Passage for review
TribFest also offered a rare moment of accountability for industry leaders who spoke on the big stages and participated in panel discussions. It was clear that many of the major corporate players were there to sell products and sell a narrative. But Texans aren’t easily swayed by a polished pitch. Attendees repeatedly saw through the marketing spiel and pushed for real answers: How will these developments actually benefit our communities? How will huge, taxpayer-funded energy subsidies be used? Who carries the risks, and who gets the rewards?

As executives and lobbyists made their cases for new nuclear projects and fossil fuel energy investments, audience members kept returning to the issues Texans face every day: reliability, affordability, environmental impacts, water scarcity, and long-term accountability. The questions were all rooted in lived experience - because Texans have to live with the consequences of corporate actions every day.

Source data
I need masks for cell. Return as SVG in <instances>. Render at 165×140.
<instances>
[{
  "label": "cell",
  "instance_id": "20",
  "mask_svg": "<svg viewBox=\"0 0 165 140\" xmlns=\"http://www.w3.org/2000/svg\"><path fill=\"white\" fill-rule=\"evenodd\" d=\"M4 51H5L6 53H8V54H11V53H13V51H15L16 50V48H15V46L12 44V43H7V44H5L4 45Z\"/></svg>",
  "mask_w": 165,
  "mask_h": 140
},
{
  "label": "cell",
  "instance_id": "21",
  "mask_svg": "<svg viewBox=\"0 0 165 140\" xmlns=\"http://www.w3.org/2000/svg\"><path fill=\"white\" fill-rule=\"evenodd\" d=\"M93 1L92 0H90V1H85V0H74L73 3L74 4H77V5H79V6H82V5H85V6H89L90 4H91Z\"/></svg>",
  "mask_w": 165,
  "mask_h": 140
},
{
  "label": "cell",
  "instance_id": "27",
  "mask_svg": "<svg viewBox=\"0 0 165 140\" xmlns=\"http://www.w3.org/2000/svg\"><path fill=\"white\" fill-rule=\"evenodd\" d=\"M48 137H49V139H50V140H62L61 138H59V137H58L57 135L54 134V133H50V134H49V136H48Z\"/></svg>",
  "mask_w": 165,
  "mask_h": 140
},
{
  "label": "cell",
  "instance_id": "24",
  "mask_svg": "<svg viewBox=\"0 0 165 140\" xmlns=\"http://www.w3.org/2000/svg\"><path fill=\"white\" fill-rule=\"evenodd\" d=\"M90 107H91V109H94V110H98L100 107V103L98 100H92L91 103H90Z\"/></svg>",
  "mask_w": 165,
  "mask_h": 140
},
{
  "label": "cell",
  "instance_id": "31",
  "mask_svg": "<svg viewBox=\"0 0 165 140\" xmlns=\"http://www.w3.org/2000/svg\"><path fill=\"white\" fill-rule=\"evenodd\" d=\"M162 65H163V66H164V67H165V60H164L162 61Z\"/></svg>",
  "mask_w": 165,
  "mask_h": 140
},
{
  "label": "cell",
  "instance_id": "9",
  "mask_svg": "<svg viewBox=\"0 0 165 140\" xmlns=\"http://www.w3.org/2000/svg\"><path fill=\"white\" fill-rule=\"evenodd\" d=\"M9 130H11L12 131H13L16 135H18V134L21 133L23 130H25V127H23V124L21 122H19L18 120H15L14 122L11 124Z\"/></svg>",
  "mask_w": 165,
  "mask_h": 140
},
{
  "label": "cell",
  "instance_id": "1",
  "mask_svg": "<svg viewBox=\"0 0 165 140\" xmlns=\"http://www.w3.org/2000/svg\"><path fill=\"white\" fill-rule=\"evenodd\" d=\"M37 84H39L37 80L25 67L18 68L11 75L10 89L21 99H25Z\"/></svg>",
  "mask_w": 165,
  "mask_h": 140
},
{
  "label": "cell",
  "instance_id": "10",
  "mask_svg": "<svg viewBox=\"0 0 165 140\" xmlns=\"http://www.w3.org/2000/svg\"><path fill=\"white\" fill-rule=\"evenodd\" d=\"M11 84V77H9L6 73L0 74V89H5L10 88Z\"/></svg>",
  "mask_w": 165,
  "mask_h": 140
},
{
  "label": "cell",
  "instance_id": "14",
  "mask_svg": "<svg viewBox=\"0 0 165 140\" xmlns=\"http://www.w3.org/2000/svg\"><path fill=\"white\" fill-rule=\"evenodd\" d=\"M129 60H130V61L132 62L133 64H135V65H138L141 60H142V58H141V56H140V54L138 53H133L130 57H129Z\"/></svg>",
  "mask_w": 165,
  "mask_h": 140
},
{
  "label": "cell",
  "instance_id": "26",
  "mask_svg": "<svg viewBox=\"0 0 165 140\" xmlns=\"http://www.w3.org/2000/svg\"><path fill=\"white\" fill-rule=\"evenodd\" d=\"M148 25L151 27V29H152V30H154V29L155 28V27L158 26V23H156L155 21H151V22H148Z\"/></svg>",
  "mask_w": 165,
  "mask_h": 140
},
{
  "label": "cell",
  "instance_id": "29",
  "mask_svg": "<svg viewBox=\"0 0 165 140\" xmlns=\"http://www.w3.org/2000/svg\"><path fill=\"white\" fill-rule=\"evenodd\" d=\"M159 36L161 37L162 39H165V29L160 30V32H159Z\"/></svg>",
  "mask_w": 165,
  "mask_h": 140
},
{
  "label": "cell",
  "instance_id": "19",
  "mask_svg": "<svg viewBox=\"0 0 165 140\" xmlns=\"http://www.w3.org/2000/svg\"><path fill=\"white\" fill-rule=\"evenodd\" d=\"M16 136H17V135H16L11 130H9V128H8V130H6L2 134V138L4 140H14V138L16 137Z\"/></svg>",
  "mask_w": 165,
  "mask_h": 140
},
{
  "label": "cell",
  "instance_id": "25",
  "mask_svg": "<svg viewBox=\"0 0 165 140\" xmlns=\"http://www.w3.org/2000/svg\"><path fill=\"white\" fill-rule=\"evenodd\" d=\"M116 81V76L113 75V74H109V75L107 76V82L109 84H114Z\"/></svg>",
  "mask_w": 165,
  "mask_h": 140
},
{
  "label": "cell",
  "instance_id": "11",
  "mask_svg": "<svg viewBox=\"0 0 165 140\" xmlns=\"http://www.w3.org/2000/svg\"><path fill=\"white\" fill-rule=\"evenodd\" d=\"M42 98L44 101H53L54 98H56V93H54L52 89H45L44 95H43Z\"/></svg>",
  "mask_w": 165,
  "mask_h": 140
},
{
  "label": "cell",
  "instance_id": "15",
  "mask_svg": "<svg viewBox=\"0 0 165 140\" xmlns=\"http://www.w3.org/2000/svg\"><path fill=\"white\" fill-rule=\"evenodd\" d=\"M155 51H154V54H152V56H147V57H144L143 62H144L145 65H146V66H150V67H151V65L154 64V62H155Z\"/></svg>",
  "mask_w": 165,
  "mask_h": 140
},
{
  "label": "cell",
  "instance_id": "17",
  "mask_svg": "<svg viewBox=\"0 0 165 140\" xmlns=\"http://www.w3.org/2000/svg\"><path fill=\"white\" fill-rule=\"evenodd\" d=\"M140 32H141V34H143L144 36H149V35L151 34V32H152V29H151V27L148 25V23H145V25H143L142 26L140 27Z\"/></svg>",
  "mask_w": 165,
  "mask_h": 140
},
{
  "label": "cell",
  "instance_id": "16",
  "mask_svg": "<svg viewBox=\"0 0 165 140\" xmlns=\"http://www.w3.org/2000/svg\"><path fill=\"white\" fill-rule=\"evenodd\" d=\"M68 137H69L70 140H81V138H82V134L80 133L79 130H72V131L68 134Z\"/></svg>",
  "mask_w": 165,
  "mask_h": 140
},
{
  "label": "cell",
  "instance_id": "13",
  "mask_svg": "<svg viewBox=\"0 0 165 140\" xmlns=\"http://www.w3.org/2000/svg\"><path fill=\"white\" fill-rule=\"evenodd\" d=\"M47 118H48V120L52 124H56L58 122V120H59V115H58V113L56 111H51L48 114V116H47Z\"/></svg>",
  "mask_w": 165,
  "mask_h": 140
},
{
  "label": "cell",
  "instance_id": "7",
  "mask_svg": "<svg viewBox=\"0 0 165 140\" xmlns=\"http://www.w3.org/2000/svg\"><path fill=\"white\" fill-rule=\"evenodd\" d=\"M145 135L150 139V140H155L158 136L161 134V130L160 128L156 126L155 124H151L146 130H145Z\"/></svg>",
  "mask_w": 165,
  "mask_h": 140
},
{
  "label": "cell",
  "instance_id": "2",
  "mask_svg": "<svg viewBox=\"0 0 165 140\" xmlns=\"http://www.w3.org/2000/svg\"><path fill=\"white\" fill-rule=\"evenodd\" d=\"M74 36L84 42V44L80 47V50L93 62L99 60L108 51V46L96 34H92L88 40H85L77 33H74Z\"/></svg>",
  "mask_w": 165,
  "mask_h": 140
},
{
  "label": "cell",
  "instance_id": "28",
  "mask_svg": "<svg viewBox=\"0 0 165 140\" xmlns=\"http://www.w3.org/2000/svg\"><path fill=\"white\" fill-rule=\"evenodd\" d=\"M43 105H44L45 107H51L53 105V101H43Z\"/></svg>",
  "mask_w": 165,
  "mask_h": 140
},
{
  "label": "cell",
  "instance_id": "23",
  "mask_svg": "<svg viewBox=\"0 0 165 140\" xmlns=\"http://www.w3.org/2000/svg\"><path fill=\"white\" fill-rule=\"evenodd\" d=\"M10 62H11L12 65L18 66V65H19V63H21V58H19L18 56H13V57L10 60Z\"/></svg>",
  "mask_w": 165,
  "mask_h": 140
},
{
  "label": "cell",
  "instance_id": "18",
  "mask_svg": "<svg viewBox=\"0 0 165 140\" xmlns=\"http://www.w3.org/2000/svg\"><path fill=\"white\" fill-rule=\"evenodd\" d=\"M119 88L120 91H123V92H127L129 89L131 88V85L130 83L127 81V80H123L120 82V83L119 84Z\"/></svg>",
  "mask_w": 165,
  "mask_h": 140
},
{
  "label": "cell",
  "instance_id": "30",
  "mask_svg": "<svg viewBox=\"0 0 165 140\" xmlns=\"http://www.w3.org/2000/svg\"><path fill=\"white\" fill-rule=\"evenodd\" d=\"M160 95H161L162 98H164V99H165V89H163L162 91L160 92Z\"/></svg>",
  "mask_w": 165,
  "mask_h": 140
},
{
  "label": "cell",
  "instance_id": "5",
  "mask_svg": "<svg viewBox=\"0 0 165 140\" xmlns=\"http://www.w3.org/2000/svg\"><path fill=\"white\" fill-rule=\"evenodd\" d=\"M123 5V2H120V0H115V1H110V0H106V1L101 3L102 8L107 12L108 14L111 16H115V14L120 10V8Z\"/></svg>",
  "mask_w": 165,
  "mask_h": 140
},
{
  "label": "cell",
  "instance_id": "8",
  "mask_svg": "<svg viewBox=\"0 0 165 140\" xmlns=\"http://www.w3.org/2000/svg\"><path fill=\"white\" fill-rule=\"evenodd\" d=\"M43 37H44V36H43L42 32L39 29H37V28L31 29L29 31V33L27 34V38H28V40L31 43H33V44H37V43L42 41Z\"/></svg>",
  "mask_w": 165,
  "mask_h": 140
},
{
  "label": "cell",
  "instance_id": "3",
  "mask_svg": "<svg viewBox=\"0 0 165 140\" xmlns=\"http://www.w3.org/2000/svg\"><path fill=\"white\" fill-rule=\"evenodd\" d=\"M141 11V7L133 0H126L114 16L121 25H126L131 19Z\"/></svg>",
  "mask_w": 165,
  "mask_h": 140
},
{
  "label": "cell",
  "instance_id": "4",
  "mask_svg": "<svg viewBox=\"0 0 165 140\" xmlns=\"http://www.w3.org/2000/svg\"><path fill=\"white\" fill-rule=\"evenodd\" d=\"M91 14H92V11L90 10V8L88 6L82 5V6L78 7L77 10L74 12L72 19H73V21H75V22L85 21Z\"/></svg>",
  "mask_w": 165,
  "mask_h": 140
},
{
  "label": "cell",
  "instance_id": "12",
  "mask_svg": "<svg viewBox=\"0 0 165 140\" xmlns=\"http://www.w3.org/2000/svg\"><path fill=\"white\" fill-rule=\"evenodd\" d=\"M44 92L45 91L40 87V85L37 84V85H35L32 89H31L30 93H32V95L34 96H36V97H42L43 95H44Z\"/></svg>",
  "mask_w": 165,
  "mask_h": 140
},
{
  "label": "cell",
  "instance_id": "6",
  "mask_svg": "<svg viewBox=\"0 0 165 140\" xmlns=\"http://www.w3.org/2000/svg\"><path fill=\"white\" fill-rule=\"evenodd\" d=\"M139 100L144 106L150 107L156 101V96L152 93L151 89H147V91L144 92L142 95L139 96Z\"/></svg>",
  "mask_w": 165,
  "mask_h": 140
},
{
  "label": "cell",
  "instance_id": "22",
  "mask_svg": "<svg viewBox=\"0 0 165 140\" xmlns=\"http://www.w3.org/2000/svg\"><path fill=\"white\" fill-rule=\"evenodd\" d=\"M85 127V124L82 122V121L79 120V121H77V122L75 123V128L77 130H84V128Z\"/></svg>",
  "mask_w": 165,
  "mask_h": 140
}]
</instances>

Check your understanding
• 1. Answer these questions from the passage about TribFest.
(a) According to the passage, what did attendees repeatedly push for?
(b) Which issues did audience members keep returning to?
(c) What were executives and lobbyists making cases for?
• 2. Translate this sentence from the passage about TribFest into Spanish: "But Texans aren’t easily swayed by a polished pitch."
• 3. Write what comes next in the passage about TribFest, beginning after its final sentence.

Answers in order
• 1.
(a) Real answers.
(b) Reliability, affordability, environmental impacts, water scarcity, and long-term accountability.
(c) New nuclear projects and fossil fuel energy investments.

• 2. Pero a los texanos no los convence fácilmente una presentación pulida.

• 3.
That’s the power of public dialogue. Being on a stage - face-to-face with the people impacted by these decisions - forces a level of transparency that is pretty uncommon. We hope industry leaders heard what Texans were saying loud and clear: We want solutions that protect our communities and our environment. Not corporate profits.

Overall, TribFest was a reminder that Texas is full of smart, passionate people ready to build a resilient, affordable, and better future. When we come together across sectors and experiences, we can create real change - and hold those in power accountable.

I’m already looking forward to next year, and I hope to see even more community voices, local leaders, and environmental advocates on stage. Because the conversations that shape Texas should reflect the people who call it home.